Oui, il faut une transparence totale, mais cette transparence doit s’exercer vis-à-vis de l’ensemble de la bourgeoisie, surtout la grande. Pourquoi fallait-il attendre un scandale familial pour découvrir que Madame Bettencourt, une des premières fortunes du pays, touche un million d’euros par jour, tiré des bénéfices des entreprises, dont ceux des groupes L’Oréal et Sanofi, et issu du travail de dizaines de milliers de salariés ?
     Oui, il faut une transparence totale, mais celle-ci ne passera que par le contrôle effectué par la population, par les salariés des banques, par les comptables des groupes capitalistes.
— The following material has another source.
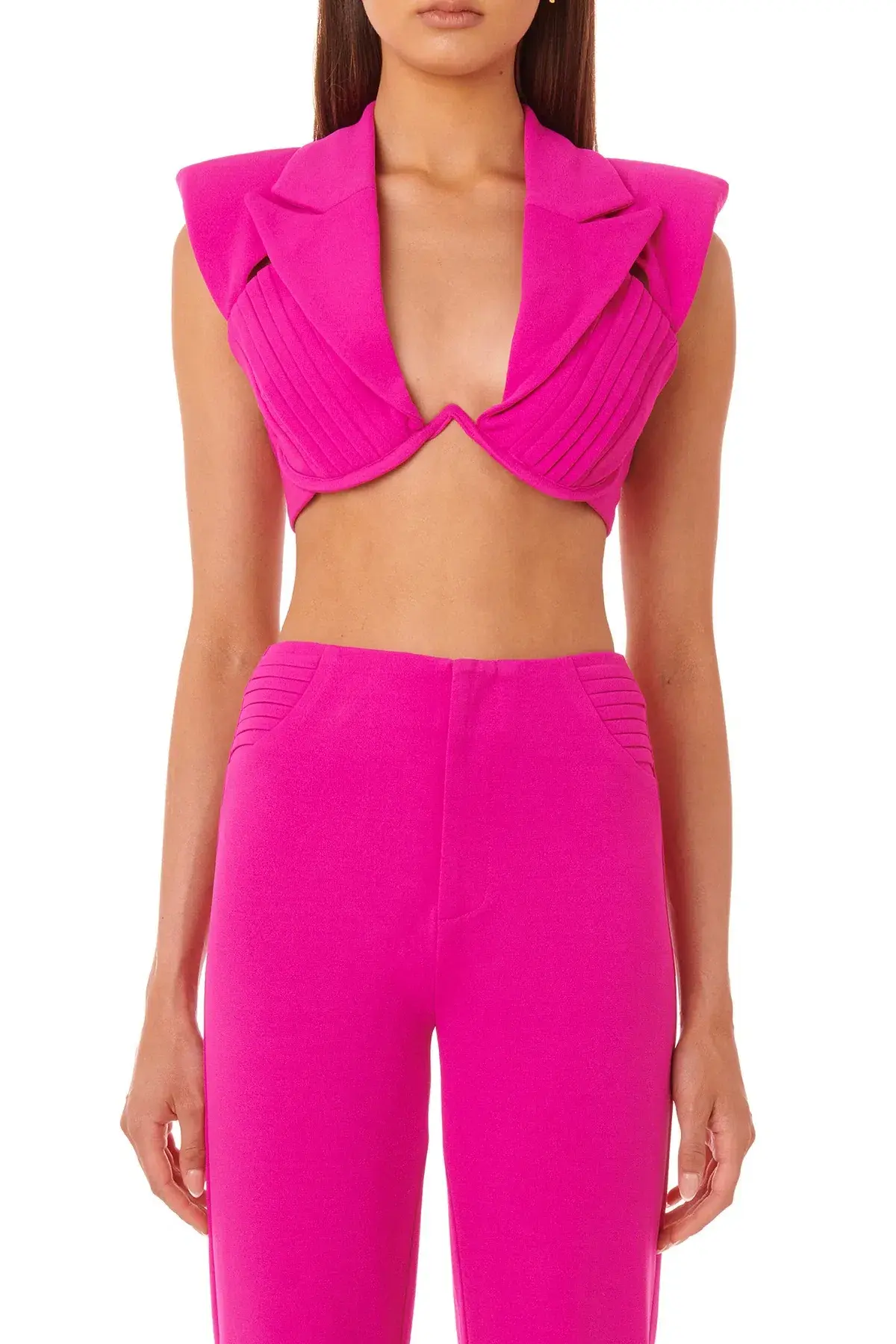 Eliya the Label Tyra Top Pink Size 6/XS - Image 1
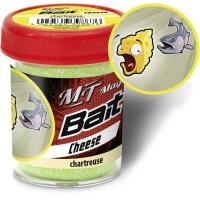 Pasta Magic Trout Trout Bait Taste 50g  chartreuse  Branza Pasta Magic Trout Trout Bait Taste 50g  chartreuse  Branza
     Il y en a bien qui défendent la levée du secret bancaire, mais il ne s’agit que de donner la possibilité à quelques hauts-fonctionnaires d’accéder aux comptes suspects, jamais de permettre aux employés de banque de rendre publiques les informations qu’ils détiennent.
     Ils ne veulent pas du contrôle direct des travailleurs. Et pour cause ! Si ce contrôle était exercé par les employés eux-mêmes, les travailleurs pourraient non seulement contrôler les comptes des politiciens et de la bourgeoisie mais ils pourraient savoir d’où vient l’argent. Ils pourraient savoir à qui les banques font des facilités, pourquoi untel décroche un taux d’intérêt préférentiel, pourquoi le même établissement qui prête des millions à des Bernard Tapie refuse un découvert à un travailleur.
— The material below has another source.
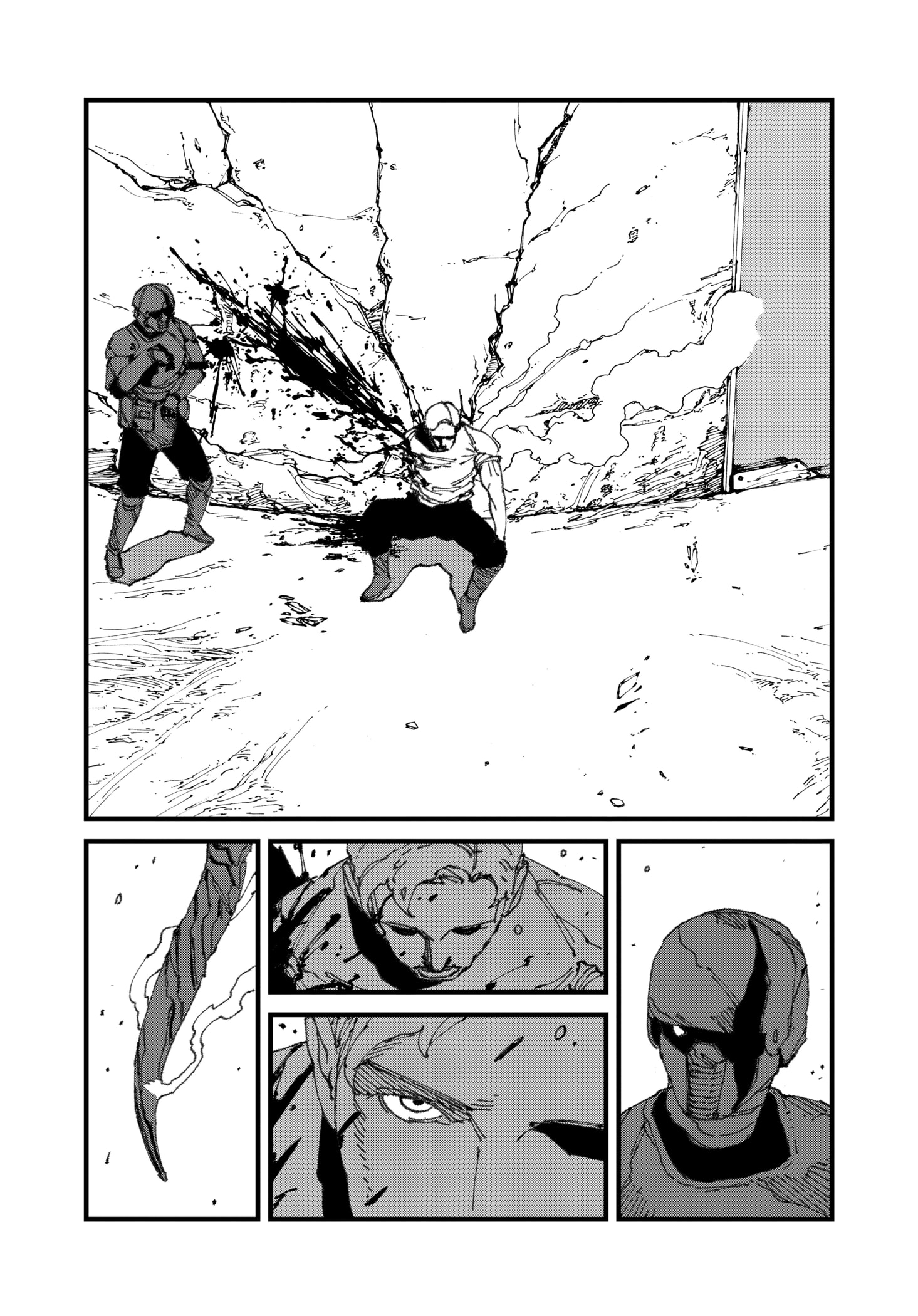 Read MAD FR Manga Online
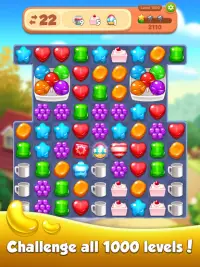 Candy N Cookie™ : Match3 Puzzle Screen Shot 13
Ce contrôle révèlerait que, dans cette période de crise, alors que l’on nous dit qu’il n’y a plus d’argent pour préserver les emplois, payer des salaires et des retraites corrects, cet argent existe bel et bien dans les caisses des grands groupes capitalistes ou sur les comptes des grandes fortunes.
     Et, surtout, ce contrôle permettrait de dévoiler le plus grand scandale de notre société : le mécanisme de l’exploitation qui concentre les richesses entre les mains d’une minorité privilégiée, au détriment du plus grand nombre.